Fortunately, the team had recently updated their CPR training and the surgery’s protocol was fresh in their minds.

 They knew what to do and immediately put their emergency plan into action.

Practice Principal Dr. Hagen tells the story in his own words:

I was with a patient when I heard some loud shouting coming from downstairs and Sally our hygienist ran up and said I was urgently needed.

Heather was slumped back in her chair. Her mouth was slightly open and her arms hanging loosely beside her.

My first thought was to get her to the floor as I thought she had fainted. Next I checked her vital functions – my heart sank! There was nothing….no breathing, no signs of life.

All these checks were done in a few seconds. It was as if something inside me switched on. I immediately positioned myself and started chest compressions.

Outside I could hear the sirens of the emergency vehicle.  Somebody in the team had called 999. It was fortuitous that we had recently completed our training as our protocols seemed to work well.

I couldn’t believe what was happening. My heart was sinking and I was feeling weak. My eyes were fixed on Heather’s limp body. The paramedics arrived and took over but I saw no sign of life as they were compressing her chest. They then prepared the area for the defib procedure.

One hour and fifteen minutes later there was a faint pulse and Heather was transferred to hospital. She made it to the Royal Free where she had another cardiac arrest but she survived. “I remember nothing,” says Heather, “except waking up in hospital with my daughter crying.”

The Role of CPR in saving Heather’s life

Our training was crucial in helping save Heather’s life, explained Dr.
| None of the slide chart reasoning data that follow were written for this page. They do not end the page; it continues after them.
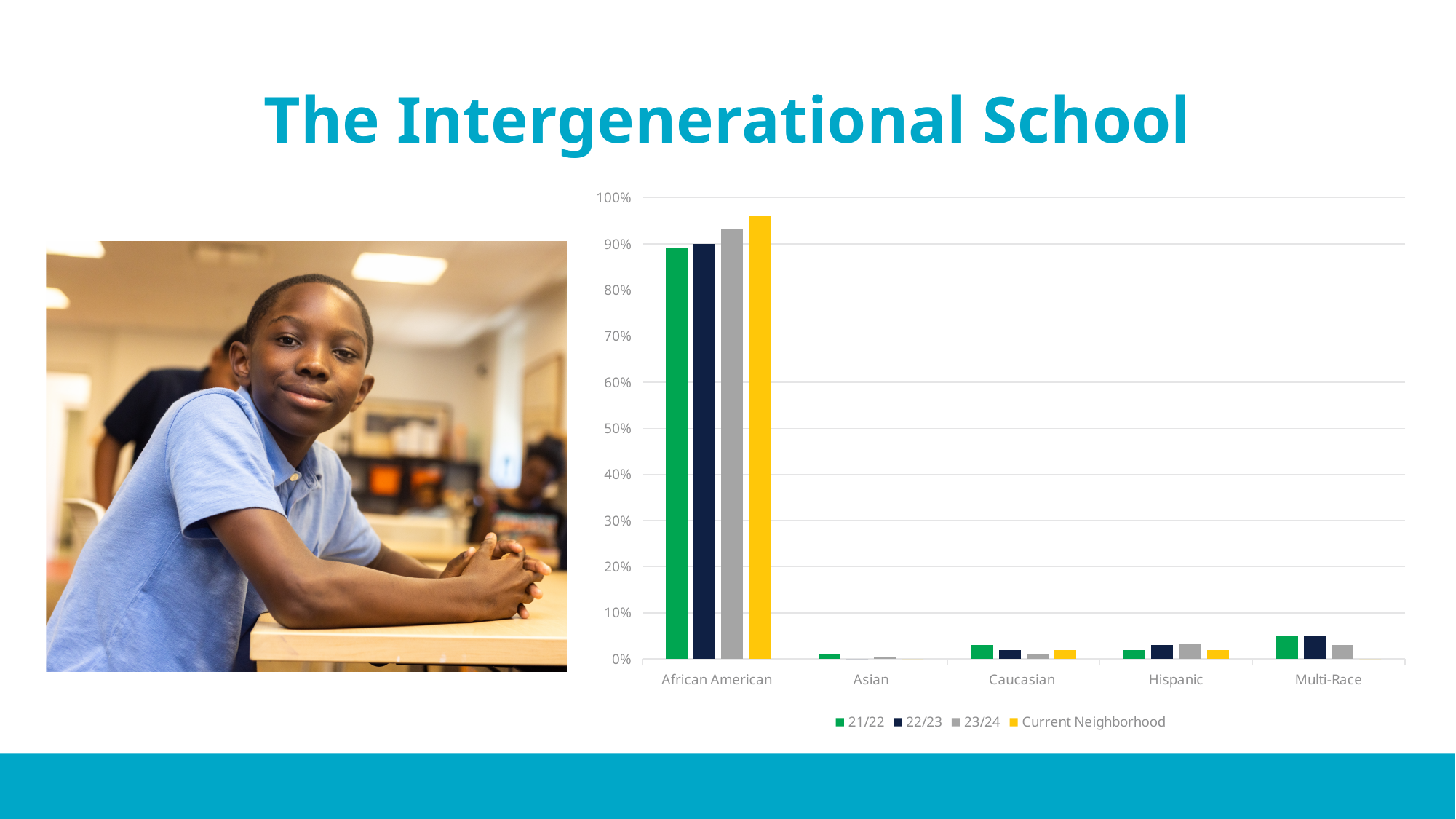
Is the Current Neighborhood value for African American greater or less than 90%? greater Is the 21/22 value for African American greater or less than 80%? greater What kind of chart is shown on the slide? bar chart Which is larger for African American: the 21/22 value or the Current Neighborhood value? Current Neighborhood Which category has the highest values in the chart? African American What colour represents the Current Neighborhood series in the chart? yellow Which is larger: the 21/22 value for African American or the 21/22 value for Caucasian? African American How many series does the chart's legend list? 4 What is the title of the slide containing the chart? The Intergenerational School Is the 21/22 value for Multi-Race greater or less than 10%? less How many categories are shown on the x axis of the chart? 5 Which category has the lowest values in the chart? Asian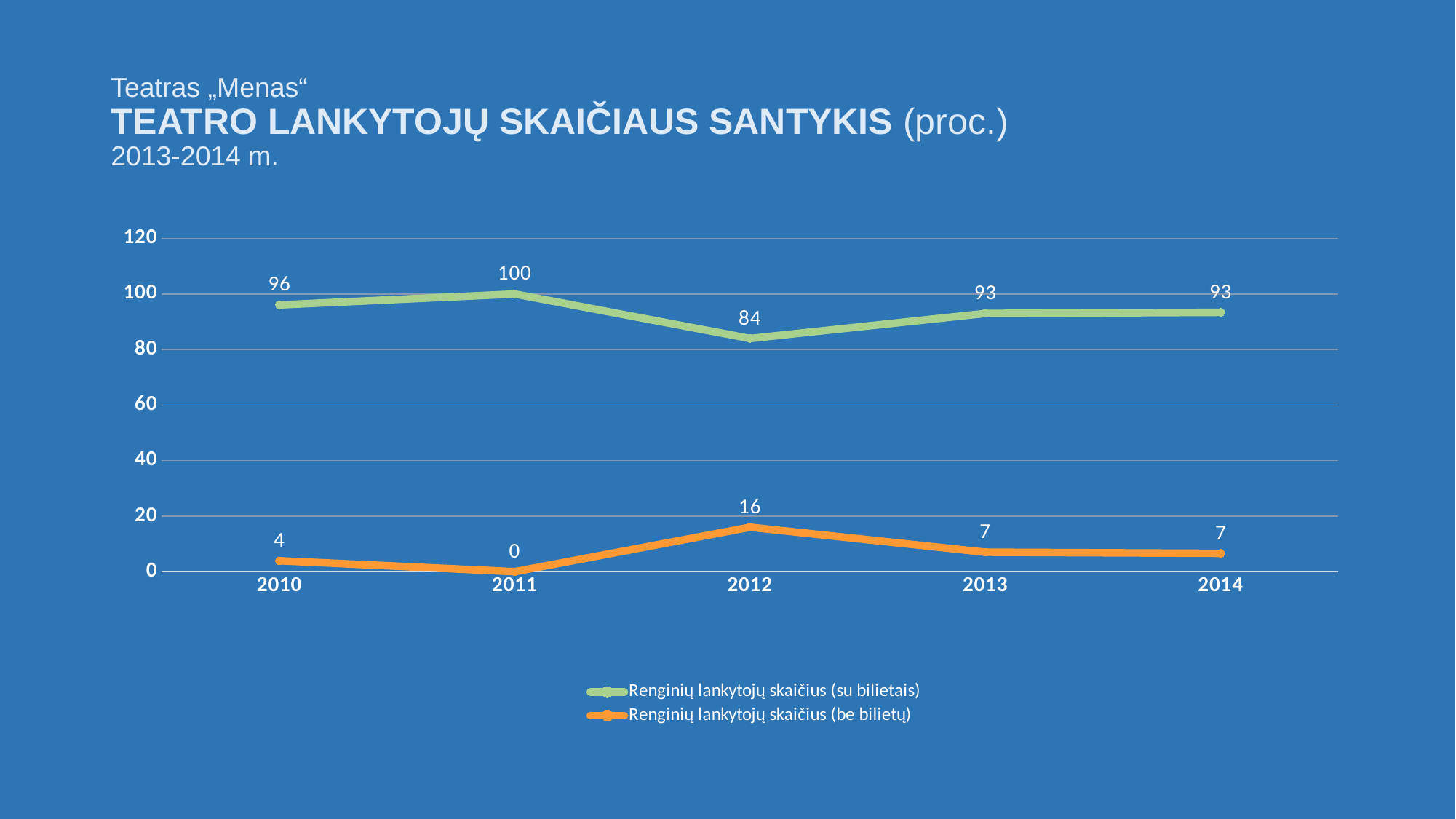
How many series does the legend list? 2 What is the value for "Renginių lankytojų skaičius (be bilietų)" in 2012? 16 In which year is "Renginių lankytojų skaičius (su bilietais)" lowest? 2012 What is the value for "Renginių lankytojų skaičius (su bilietais)" in 2012? 84 What is the value for "Renginių lankytojų skaičius (be bilietų)" in 2011? 0 Which colour is used for the "Renginių lankytojų skaičius (be bilietų)" series? Orange What is the difference between the "su bilietais" and "be bilietų" values in 2010? 92 In which year is "Renginių lankytojų skaičius (su bilietais)" highest? 2011 Which is larger: the "su bilietais" value in 2010 or in 2013? 2010 In which year is "Renginių lankytojų skaičius (be bilietų)" highest? 2012 How many years are shown on the x axis? 5 What kind of chart is shown on the slide? Line chart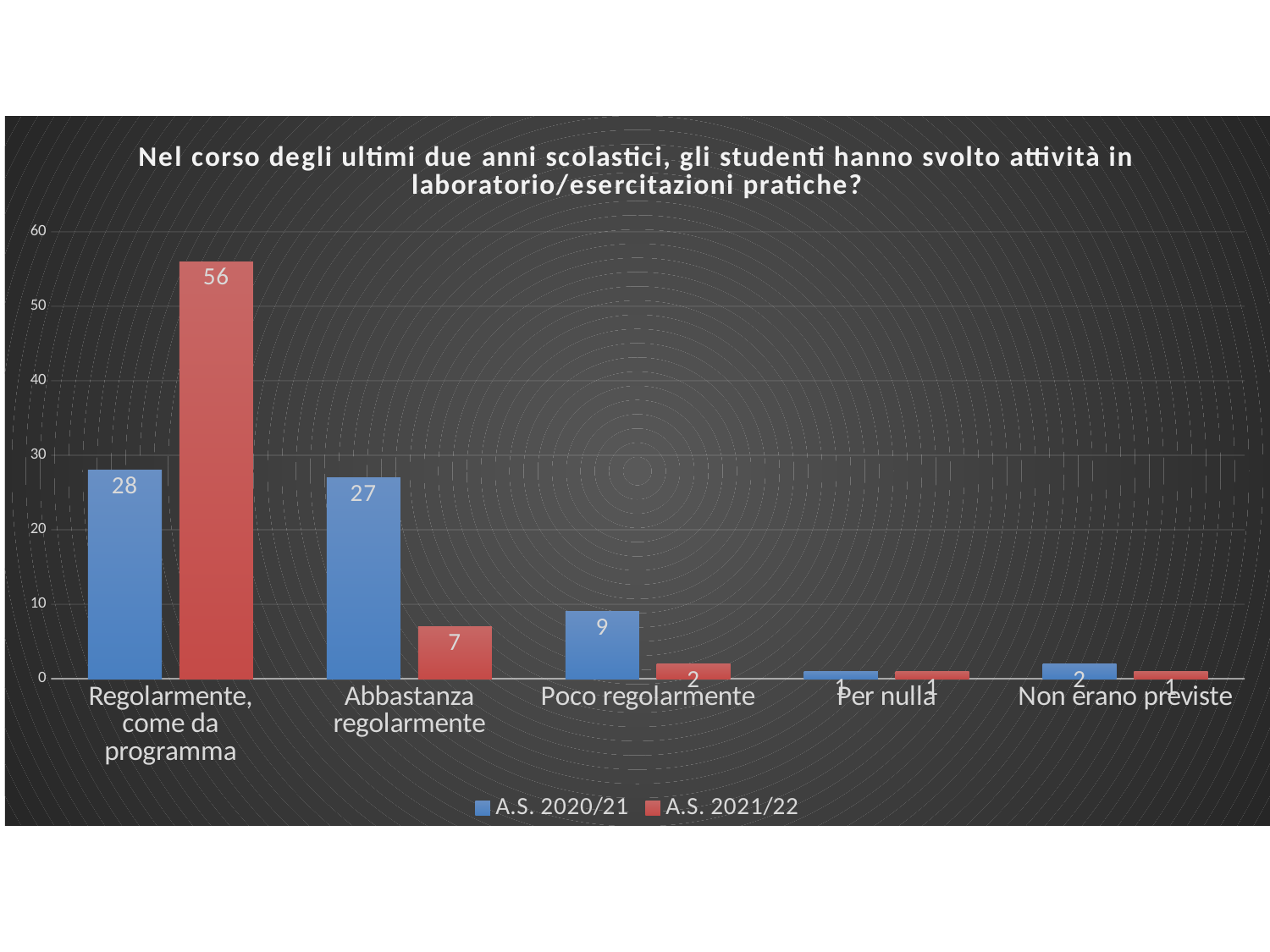
What is the value for "Abbastanza regolarmente" in the A.S. 2020/21 series? 27 How many series does the legend list? 2 What is the value for "Regolarmente, come da programma" in the A.S. 2021/22 series? 56 Which category has the lowest value in the A.S. 2020/21 series? Per nulla What is the difference between the A.S. 2021/22 and A.S. 2020/21 values for "Regolarmente, come da programma"? 28 How many categories are shown on the x axis? 5 For "Abbastanza regolarmente", which series has the larger value, A.S. 2020/21 or A.S. 2021/22? A.S. 2020/21 Is the A.S. 2021/22 value for "Regolarmente, come da programma" greater or less than 50? greater Which colour represents the A.S. 2021/22 series? red Which category has the highest value in the A.S. 2021/22 series? Regolarmente, come da programma What is the value for "Poco regolarmente" in the A.S. 2021/22 series? 2 What kind of chart is shown on the slide? bar chart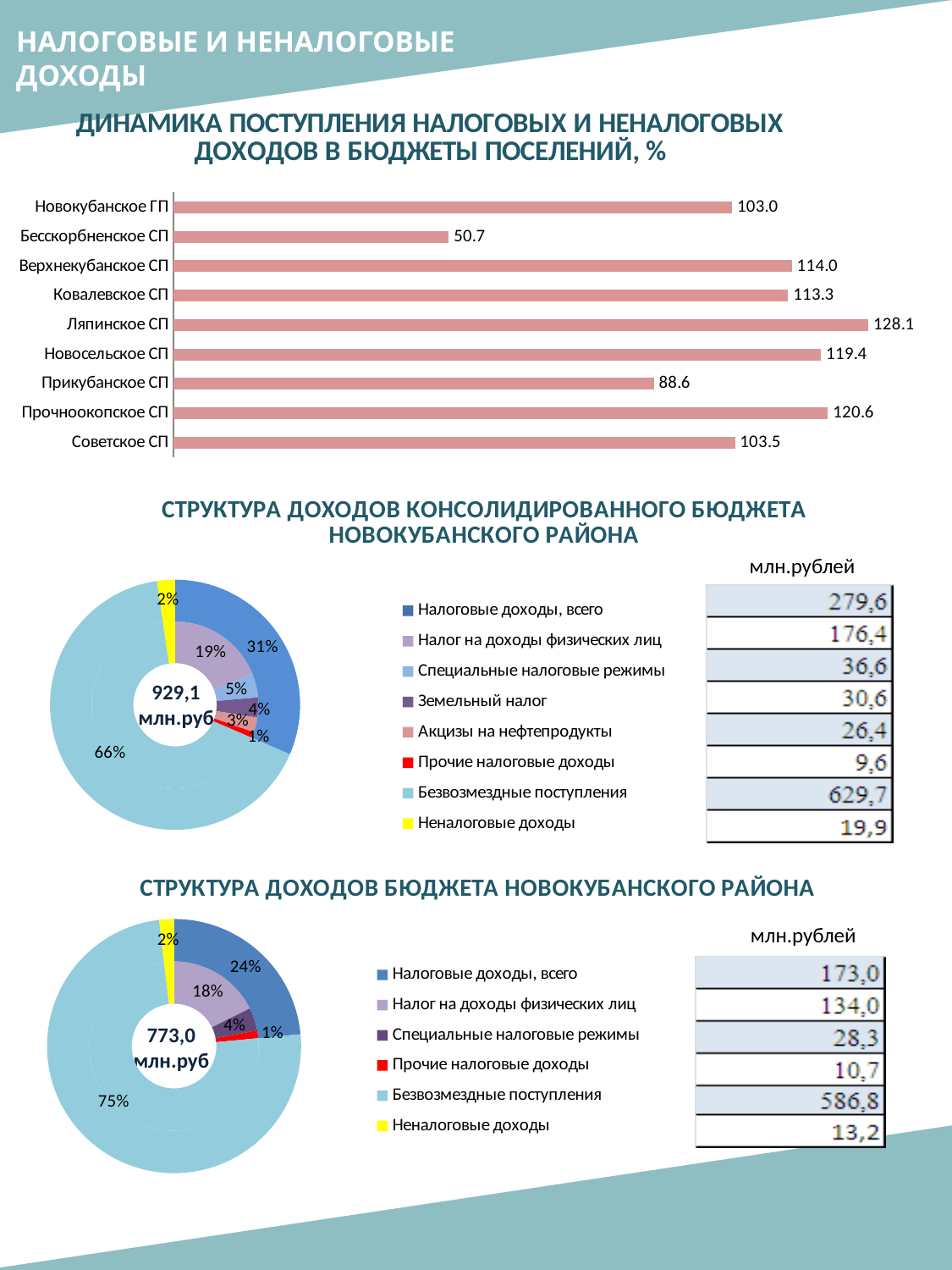
In the doughnut chart 'Структура доходов бюджета Новокубанского района', what share do Налоговые доходы, всего have? 24% In the bar chart 'Динамика поступления налоговых и неналоговых доходов в бюджеты поселений, %', what is the difference between the values for Ляпинское СП and Бесскорбненское СП? 77.4 In the bar chart 'Динамика поступления налоговых и неналоговых доходов в бюджеты поселений, %', what is the value for Ляпинское СП? 128.1 How many entries does the legend of the chart 'Структура доходов консолидированного бюджета Новокубанского района' list? 8 What kind of chart is used for 'Динамика поступления налоговых и неналоговых доходов в бюджеты поселений, %'? Bar chart In the doughnut chart 'Структура доходов консолидированного бюджета Новокубанского района', what is the total shown in the centre? 929,1 млн.руб In the bar chart 'Динамика поступления налоговых и неналоговых доходов в бюджеты поселений, %', which is larger: the value for Прочноокопское СП or for Новосельское СП? Прочноокопское СП In the bar chart 'Динамика поступления налоговых и неналоговых доходов в бюджеты поселений, %', which settlement has the lowest value? Бесскорбненское СП In the doughnut chart 'Структура доходов консолидированного бюджета Новокубанского района', what share do Безвозмездные поступления have? 66% In the table next to the chart 'Структура доходов бюджета Новокубанского района', what is the value in млн.рублей for Безвозмездные поступления? 586,8 In the bar chart 'Динамика поступления налоговых и неналоговых доходов в бюджеты поселений, %', which settlement has the highest value? Ляпинское СП How many settlements are shown in the bar chart 'Динамика поступления налоговых и неналоговых доходов в бюджеты поселений, %'? 9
Hagen.

Everybody knew exactly what to do without being toldWe lost her several times, but eventually with the help of colleagues and the paramedics she was stabilised and transferred to hospital.”

Training as a team rather than an individual is crucial. Having realised just how important this is we are now going to organise training every six months rather than the annual update recommended by the Resuscitation Council.”

Proud and Honoured

When we set up Safe and Sound, our motivation was simple: to help save lives. This story is an illustration that we are achieving that. We are delighted that Heather has made a full recovery and is back at work at Highgate Dental Practice.